Mayor Wilson is right about homeless funding
Even if he hasn’t made the strongest case
By Bob Weinstein
Portland Mayor Keith Wilson’s request that Washington and Clackamas counties contribute $6 million and $4 million respectively to Portland’s shelter system has drawn predictable resistance. Washington County leaders are weighing a token $1 million; Clackamas County officials say they must “carefully consider the financial impact.”
But the political friction obscures a deeper truth: Wilson is right to ask, more right than his own argument makes clear. Wilson has not framed his request around the distribution formula at all. His stated rationale is simply that Portland shelters serve residents from across the region. That is true, but an understatement.
The real problem is not Portland’s $15 million shelter shortfall. It is a structural flaw in Metro’s Supportive Housing Services (SHS) formula, which distributes money by population rather than by where homelessness is actually concentrated.
Money follows population, not need
Metro collects hundreds of millions annually for homelessness services. Yet 95% of SHS dollars are allocated based on each county’s share of the region’s population, not its share of the homeless population. That mismatch has enormous consequences.
Chart 1 illustrates the fact that Multnomah County has 87% of the regions homeless population, yet receives only 45.3% of SHS revenue. Washington and Clackamas counties—home to far fewer homeless residents—receive dramatically more funding per homeless person. This is a structural misalignment between where the crisis is and where the resources flow.

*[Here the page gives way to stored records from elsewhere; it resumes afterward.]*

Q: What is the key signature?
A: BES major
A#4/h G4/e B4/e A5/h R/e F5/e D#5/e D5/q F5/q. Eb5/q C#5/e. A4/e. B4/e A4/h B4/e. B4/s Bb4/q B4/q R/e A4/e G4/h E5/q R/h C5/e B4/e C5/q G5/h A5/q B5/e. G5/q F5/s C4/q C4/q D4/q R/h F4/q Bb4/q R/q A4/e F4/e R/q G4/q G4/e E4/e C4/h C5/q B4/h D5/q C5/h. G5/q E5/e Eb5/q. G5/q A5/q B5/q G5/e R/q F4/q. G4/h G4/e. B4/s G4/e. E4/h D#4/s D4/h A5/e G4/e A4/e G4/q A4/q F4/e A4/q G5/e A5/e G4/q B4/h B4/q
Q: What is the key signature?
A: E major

Homelessness in the region is heavily concentrated in Multnomah County—particularly in Portland—where service demand, system strain and public visibility are greatest.
Clearly, the distribution formula is not fair and needs to be changed. A fairer distribution formula might provide each county with 25% of its allocation based upon total population and 75% based upon the county’s homeless population.
Cost per homeless person
Chart 2 makes the inequity unmistakable. Under the current formula, Washington and Clackamas counties receive over $100,000 per homeless person, while Multnomah receives roughly $13,000. Even under the 75/25 formula, Multnomah would receive only about $20,000 per homeless person, while Washington and Clackamas would still receive around $40,000 per person.
This is not a radical proposal. It simply reflects the principle that resources meant to address a problem should be concentrated where the problem is concentrated.
A formula that spends six times as much per homeless person in Beaverton as in Portland is not equitable by any reasonable standard regardless of how equity is defined.
Suburban response in context
Washington County leaders argue that shifting money “doesn’t solve the problem.” Clackamas County officials question Portland’s performance.
Those concerns may resonate politically, but they do not address the underlying math: suburban counties benefit from a formula that allocates them far more per homeless person than to Multnomah County.
Multnomah County faces a $68 million shortfall in its Homeless Services Department and may close multiple shelters—-facilities that serve residents from across the region. In practice, Portland’s shelters function as the region’s emergency system.
Against that backdrop, Wilson’s $10 million request is not a bailout. It is a temporary patch over a flawed formula.





Bob: Your usual good sense has left you. The more money you throw at so-called homelessness the more homelessness there will be. Who can forget that in the 1980's when you know who had to get homeless voters for a certain county in Central Oregon a nationwide casting call was required. Jurisdictions like Portland have subsidized the homeless lifestyle since then and made it an attractive alternative for a portion of our population. The way to cut homelessness is to cut the subsidies not ask counties that are less committed to subsidizing the problem to throw money at ones that can't seem to get it.
I typically agree with your take on Portland’s afflictions, but not in this case. The homeless are concentrated in Multnomah County/Portland because of county/city policies related to camping, open air drug use, lax law enforcement, etc. Portland shouldn’t be rewarded with additional funding to address social dysfunction its policies enable. The Mayor and Council need to live within their means. They have plenty of money, what they lack is prioritization/focus, pragmatism and effectiveness. Funneling more money to these people is throwing good money after bad.